Back after a dozen years: Tistung Jatra

Features Issue 218 Jan, 2020
Text by Maitrie Lopchan


The festival had begun when we reached the venue, where a small assembly of fun and curious people were gathered. While some were taking pictures, some, including me, were trying their best to get a glimpse of the jatra by standing on their toes. “Ke jatra ho yo?” (What festival is this?) “Kaile nasuneko yo jatra.” (Never heard of this festival!) were some of the comments people were overheard making. By the end, everyone was fully involved in the merriment, like when the performers started dancing and then began throwing some eggs, causing the audience to start ducking in--case it hit them.

Yes you read that right, eggs! Tistung Jatra was held on November, 30 2019 at Kathmandu Durbar Square, right behind the Bhairav Statue.
Tistung Jatra is also known as Bajrabarahi Nach, (Dance of Bajrabarahi), and is an ancient festival celebrated every 12 years that dates back to before the Licchavi dynasty. It’s so old that it’s difficult to trace down the exact date that it began. Different devi nach or dance of the goddess exist to protect and bless the country. The main goddess that is worshiped in Tistung Jatra is Bajrabarahi along with Indrayani, Ganesh, Bhairab, and the Kumari. It is not an easy jatra to organize; for this Bajrabarahi Nach, training must be given to the participants, and a perfect teacher who can teach the Bajrabarahi dance must be found. It is also believed that if celebrated once every 12 years, an era is changed, and if the dance is performed, then for the next 12 years the country will be safe and free from evil.

The preparation of this jatra is tough on its participants, too. The performers, who are all male, have to stay in a cave and are restricted from eating certain foods, and told what to do and what not to do, and where not to go. So while practicing and performing, the dancers has to sacrifice time out from their their education and even work, affecting their schedules. During this time they are also taught some mantras which they are not to use except while performing. The dance routine is strictly regimented, too, with all the details being taught to them by the guru. One is chosen when he is devoted and ready to perform.
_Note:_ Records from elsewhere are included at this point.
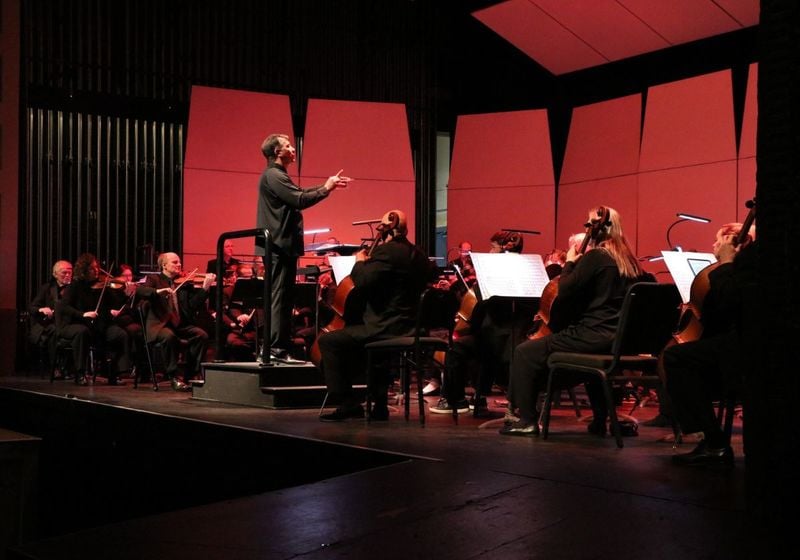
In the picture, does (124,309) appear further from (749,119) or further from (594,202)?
(749,119)

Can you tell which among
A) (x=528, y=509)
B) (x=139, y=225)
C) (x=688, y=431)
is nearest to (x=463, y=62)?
(x=139, y=225)

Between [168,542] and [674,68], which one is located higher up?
[674,68]

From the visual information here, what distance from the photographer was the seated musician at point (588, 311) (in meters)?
4.73

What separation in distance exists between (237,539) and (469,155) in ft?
33.3

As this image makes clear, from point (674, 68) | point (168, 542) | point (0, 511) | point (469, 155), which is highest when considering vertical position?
point (674, 68)

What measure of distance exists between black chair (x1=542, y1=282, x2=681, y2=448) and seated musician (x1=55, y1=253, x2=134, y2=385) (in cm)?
510

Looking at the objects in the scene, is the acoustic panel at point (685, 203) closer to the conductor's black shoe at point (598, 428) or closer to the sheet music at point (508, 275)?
the sheet music at point (508, 275)

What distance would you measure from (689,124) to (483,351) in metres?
5.42

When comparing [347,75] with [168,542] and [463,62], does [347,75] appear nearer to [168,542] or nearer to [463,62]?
[463,62]

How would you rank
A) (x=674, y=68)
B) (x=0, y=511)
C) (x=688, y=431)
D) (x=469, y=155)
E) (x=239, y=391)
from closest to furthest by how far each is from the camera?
(x=688, y=431)
(x=0, y=511)
(x=239, y=391)
(x=674, y=68)
(x=469, y=155)

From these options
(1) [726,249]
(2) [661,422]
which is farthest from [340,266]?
(1) [726,249]

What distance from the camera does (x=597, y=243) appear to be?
193 inches

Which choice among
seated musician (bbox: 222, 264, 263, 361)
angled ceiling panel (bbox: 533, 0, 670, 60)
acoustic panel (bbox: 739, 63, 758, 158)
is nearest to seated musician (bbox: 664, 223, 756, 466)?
seated musician (bbox: 222, 264, 263, 361)

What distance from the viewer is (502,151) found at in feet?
40.3
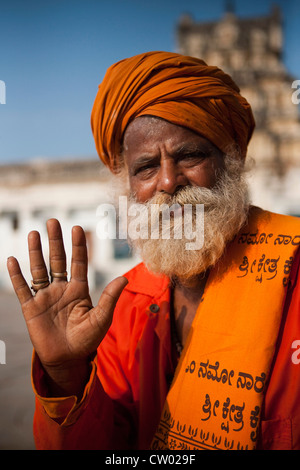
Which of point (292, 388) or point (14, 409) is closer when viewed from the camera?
point (292, 388)

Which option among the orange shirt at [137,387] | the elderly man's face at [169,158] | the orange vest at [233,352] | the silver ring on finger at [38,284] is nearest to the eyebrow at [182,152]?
the elderly man's face at [169,158]

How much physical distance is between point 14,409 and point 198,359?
261cm

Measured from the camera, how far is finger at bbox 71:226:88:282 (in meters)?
1.31

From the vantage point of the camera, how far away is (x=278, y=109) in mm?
14039

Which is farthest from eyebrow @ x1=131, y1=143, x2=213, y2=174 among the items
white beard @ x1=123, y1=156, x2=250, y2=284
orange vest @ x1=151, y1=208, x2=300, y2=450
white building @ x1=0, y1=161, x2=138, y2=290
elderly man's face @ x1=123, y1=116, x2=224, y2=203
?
white building @ x1=0, y1=161, x2=138, y2=290

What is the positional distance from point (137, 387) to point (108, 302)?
0.56 metres

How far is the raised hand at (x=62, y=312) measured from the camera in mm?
1264

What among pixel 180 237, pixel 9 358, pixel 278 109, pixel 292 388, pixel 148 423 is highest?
pixel 278 109

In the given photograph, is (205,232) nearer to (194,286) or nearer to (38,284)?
(194,286)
While Bajrabarahi Nach is the most important festival of Tistung village, it also travels to the neighboring villages of Chitlang, Palung, and so on, finally coming to Kathmandu itself. The actual Bajrabarahi Nach in Tistung takes place over for two nights, while the recent one in Kathmandu was performed for two hours. The festival in Tistung is huge and everyone from children to the elderly assemble to watch the Nach there, even though it might be chilly, it would not matter. It’s a time for merriment, laughter and spending time with each other. Though there is not any special food associated with this festival, but since it’s held during a colder time of year, people tend to drink local beers, meat, and so on. Everyone is welcome to enjoy the festival in Tistung Village, though you will now have to wait 12 years till the next time!
It’s not only a festival for enjoyment and watching the performance and dancing, it is also held to protect its history, so the culture and festival will live on, and also to make people aware of its happening. If we are to protect and be able to pass it to future generations, they will need to be able to understand the festival and continue on with what we do. It’s important for us all to study up and gain and keep this knowledge; protecting old rituals and festivals are what we should be doing—not this one only, but other lesser known ones, too—so that our ancient festivities and ceremonies will never be lost.

And if you’re wondering about those eggs, which, after few minutes of dancing, the performers started throwing in every direction, where they shattered on ground and against the wall, this is what we learned. The dancers hold the eggs in their hands to draw bad spirits, diseases, and evil from the crowds and by throwing them, chase away those bad things collected in the eggs. Now you know, too.